Whole Life

Unlike the term insurance page, this one is much more difficult to write, so please bear with me. I discuss why there are two types of life insurance in What Type of Life Insurance Policy Should You Buy? but it is worth repeating here.

To understand whole life insurance, you must understand why it even exits. Life insurance is the only one of the dozens of types of insurance that exist that has a cash value component, and there is a very logical reason as to why. Every other type of insurance that you can think of insures a potential event; you might break a leg and have to go to the hospital, you might be in a car accident, your house could be damaged by Mother Nature or burglarized.

But life insurance insures a known event: we all will die. Additionally, that known event gets closer with each passing day, and unlike all other types of insurance, there can be only one claim. Actuaries (those folks who actually design insurance policies) use those three unique characteristics to design policies that are intended to stay in force for your whole life – hence the name.

Since the likelihood of a claim (death) increases with age, the cost of life insurance also increases with age. To make the premiums level, the premium will be more than the cost of insurance in the early years and less than the cost of insurance in the later years. For those risks with an indeterminate time horizon, the level premium structure provides peace of mind that the premiums won't escalate beyond affordability.

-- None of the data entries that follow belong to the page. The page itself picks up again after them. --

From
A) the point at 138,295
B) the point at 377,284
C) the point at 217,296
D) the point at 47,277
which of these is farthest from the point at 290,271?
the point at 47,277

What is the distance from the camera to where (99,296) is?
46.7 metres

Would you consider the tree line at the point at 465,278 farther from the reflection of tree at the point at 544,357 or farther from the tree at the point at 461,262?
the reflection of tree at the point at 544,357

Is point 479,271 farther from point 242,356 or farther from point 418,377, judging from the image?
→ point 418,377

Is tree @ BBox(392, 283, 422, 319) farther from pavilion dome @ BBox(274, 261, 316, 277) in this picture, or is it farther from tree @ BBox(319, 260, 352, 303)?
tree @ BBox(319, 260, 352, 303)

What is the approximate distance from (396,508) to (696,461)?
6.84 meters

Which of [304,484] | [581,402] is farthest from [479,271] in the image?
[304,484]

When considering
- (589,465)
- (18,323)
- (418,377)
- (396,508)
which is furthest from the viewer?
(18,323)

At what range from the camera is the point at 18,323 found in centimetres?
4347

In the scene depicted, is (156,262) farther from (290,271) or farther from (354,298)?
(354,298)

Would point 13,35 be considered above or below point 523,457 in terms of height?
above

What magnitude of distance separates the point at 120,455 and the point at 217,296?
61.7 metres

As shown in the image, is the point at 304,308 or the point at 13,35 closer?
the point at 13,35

The common narrative is that whole life consists of a risk component and a savings component, but that's just an analogy. The cash value isn't really savings per se, but rather the reserve that the insurance company has established to pay future claims. The insurance company makes this reserve available to policyholders in the form of loans. If the insured dies with an outstanding loan on the policy, the insurance company will deduct the outstanding loan from the death benefit. Also, if the owner cancels the policy, the insurance company will give them the cash value, since a reserve is no longer required.

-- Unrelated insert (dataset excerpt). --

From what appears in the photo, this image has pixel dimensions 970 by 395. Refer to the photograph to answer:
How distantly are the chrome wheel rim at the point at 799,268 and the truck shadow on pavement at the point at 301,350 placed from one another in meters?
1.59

Whole life policies can be either participating or non-participating. Participating policies pay dividends, while non-par policies do not. Dividends are comprised of three components – interest rate, mortality (cost of insurance) and expenses. Although virtually all participating policies illustrate dividends, it is important to remember that they are not guaranteed.

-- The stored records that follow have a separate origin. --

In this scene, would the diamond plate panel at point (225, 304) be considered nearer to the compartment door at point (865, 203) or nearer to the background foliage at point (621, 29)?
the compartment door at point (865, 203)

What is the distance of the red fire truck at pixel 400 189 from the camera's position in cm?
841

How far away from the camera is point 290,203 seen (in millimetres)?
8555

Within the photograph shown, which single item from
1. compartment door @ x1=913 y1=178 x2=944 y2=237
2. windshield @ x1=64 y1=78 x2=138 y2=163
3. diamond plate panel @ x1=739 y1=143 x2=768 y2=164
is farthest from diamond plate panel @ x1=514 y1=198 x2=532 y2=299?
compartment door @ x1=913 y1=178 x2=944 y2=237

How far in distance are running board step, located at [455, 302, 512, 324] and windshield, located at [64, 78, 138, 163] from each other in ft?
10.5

In almost all sales, an illustration is used to help explain how a policy works. It is vitally important that the consumer understand that these illustrations are hypothetical, and that there is no penalty to the insurance company if the actual results are less than those illustrated. Usually, the only guaranteed items on the illustration are the initial death benefit, the column marked “guaranteed cash value” and the premium (as long as a reduced premium isn't illustrated).

Whole life policies are appropriate vehicles to insure long-term or indeterminate term risks. They are more efficient for younger insureds, although they can also be an efficient choice for those well into their fifties. They are the most conservative of all the insurance policies.